## ЗАДАЧИ ДЛЯ РЕШЕНИЯ:
[1] Ответьте по фрагменту о Достоевском:
(a) Как назвали Фому Данилова его мучители?
(b) В каких образах, по словам Долинина, Достоевский воплотил черты святого Тихона?
(c) В каком году Достоевский писал о веротерпимости русского человека в связи с отношениями магометан и православных?
[2] Напишите продолжение фрагмента о Достоевском так, чтобы оно начиналось сразу после последнего предложения.

## ИСХОДНЫЙ ФРАГМЕНТ:
━━━━
Внимание Достоевского особенно приковывается к проявлениям верности русского человека православию и гражданскому долгу. Он с умилением рассказывает о мученической смерти унтер–офицера Фомы Данилова попавшего в плен к кипчакам. Они требовали от него перехода в магометанство и поступления к ним на службу. Сам хан обещал ему награду и хорошее положение, но Данилов отвечал, что должен быть верным царю и христианству. Сами мучители, умертвив его после утонченных истязаний, «удивлялись силе его духа и назвали его батырем, т. е. по–русски богатырем» («Дн. Пис.», 1877, янв.). Во время русско–турецкой войны за освобождение славян Достоевский всею душою был вместе с простым русским народом, который понимал эту войну, как защиту единоверцев.

Из русских подвижников особенно привлекают к себе Достоевского такие лица, как святой Тихон Задонский. Долинин говорит, что влияние произведений св. Тихона на творчество Достоевского, именно «на образ и поучения архиерея на спокое» в «Бесах» (исповедь Ставрогина), Макара Долгорукого в «Подростке» и в особенности старца Зосимы должно быть обстоятельно исследовано. Из жизнеописаний св. Тихона Долинин приводит характеристику его, как человека «строгого к себе и любовно снисходительного к слабостям других. Его глубокое смирение и всепрощение были тем замечательнее, что по природе он был человек горячий и нервный». Эти черты воплощены Достоевским в образе архиерея в «Исповеди» Ставрогина и в образе старца Зосимы («Письма», II, примечания Долинина, стр. 474). Любя эти черты, Достоевский вместе с тем высоко ценит веротерпимость русского православного люда, что соответствует и его собственной, ярко выраженной в его жизни любви к свободе. В связи с вопросом об отношении между магометанами и православными Достоевский писал в 1876 г.: «нигде на Западе и даже в целом мире не найдете вы такой широкой, такой гуманной веротерпимости, как в душе настоящего русского человека». «Скорее уж татарин любит сторониться от русского (именно вследствие своего мусульманства), а не русский от татарина. В этом всякий вас уверит, кто жил подле татар». »Да и кто гнал у нас инородцев за веру и даже за иные «вероисповедные чувства», или даже просто за чувства, хотя бы и в самом широком смысле слова? Напротив, на этот счет у нас почти всегда бывало даже и очень слабенько, совсем, например, не так, как в иных просвещеннейших государствах Европы. Что же до вероисповедных чувств, то у нас и раскольников–то уж теперь почти никто не гонит, а не то что инородцев, и если было в последнее время несколько редких, совсем единичных случаев преследования штундистов, то эти случаи тотчас же и резко осуждались всей нашей прессой» («Дн. Пис.», 1876, сент.).
━━━━
## ИСХОДНЫЕ ДАННЫЕ:
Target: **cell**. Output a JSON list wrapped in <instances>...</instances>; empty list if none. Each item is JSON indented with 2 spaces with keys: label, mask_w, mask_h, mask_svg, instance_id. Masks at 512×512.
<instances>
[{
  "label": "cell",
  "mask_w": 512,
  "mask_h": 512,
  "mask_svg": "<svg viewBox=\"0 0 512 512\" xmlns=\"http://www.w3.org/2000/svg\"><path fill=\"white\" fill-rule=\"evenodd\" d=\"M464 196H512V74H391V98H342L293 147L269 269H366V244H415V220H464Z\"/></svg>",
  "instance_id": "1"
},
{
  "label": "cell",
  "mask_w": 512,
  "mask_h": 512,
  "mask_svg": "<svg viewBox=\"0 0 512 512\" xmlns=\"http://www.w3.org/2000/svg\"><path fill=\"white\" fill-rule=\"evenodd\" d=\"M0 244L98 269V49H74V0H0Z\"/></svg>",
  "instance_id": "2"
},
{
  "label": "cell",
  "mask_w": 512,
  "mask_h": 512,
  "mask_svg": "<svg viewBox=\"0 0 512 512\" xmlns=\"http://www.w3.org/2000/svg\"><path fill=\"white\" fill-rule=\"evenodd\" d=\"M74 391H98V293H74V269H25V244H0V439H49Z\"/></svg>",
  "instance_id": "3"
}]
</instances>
━━━━
## ОТВЕТЫ ПО ЗАДАЧАМ:
[1]
(a) Батырем, то есть по-русски богатырем.
(b) В образе архиерея в «Исповеди» Ставрогина и в образе старца Зосимы.
(c) В 1876 году.

[2]
К сожалению, говоря о русской веротерпимости, к словам Достоевского приходится сделать поправку. Русское правительство и русское законодательство до 1905 г. не отличалось веротерпимостью. Государство у нас преследовало старообрядцев, совершая грубую религиозную и политическую ошибку. Секты протестантского типа, например, штундисты, также подвергались преследованию; с ними велась борьба, неумелая и безуспешная. Но в самом главном Достоевский прав: простой русский народ по природе своей веротерпим, и пресса русская, за немногими исключениями, отстаивала веротерпимость.

Не только во внутренней жизни России православие есть основная благодетельная сила; Достоевский полагает, что и в международной жизни Православие посредством славянства, объединенного Россиею, скажет «окончательное слово», научит «серьезно верить в братство людей, во всепримирение народов, в союз, основанный на началах всеслужения человечеству и, наконец, в самое обновление людей на истинных началах Христовых» («Дн. Пис.», 1876, июнь).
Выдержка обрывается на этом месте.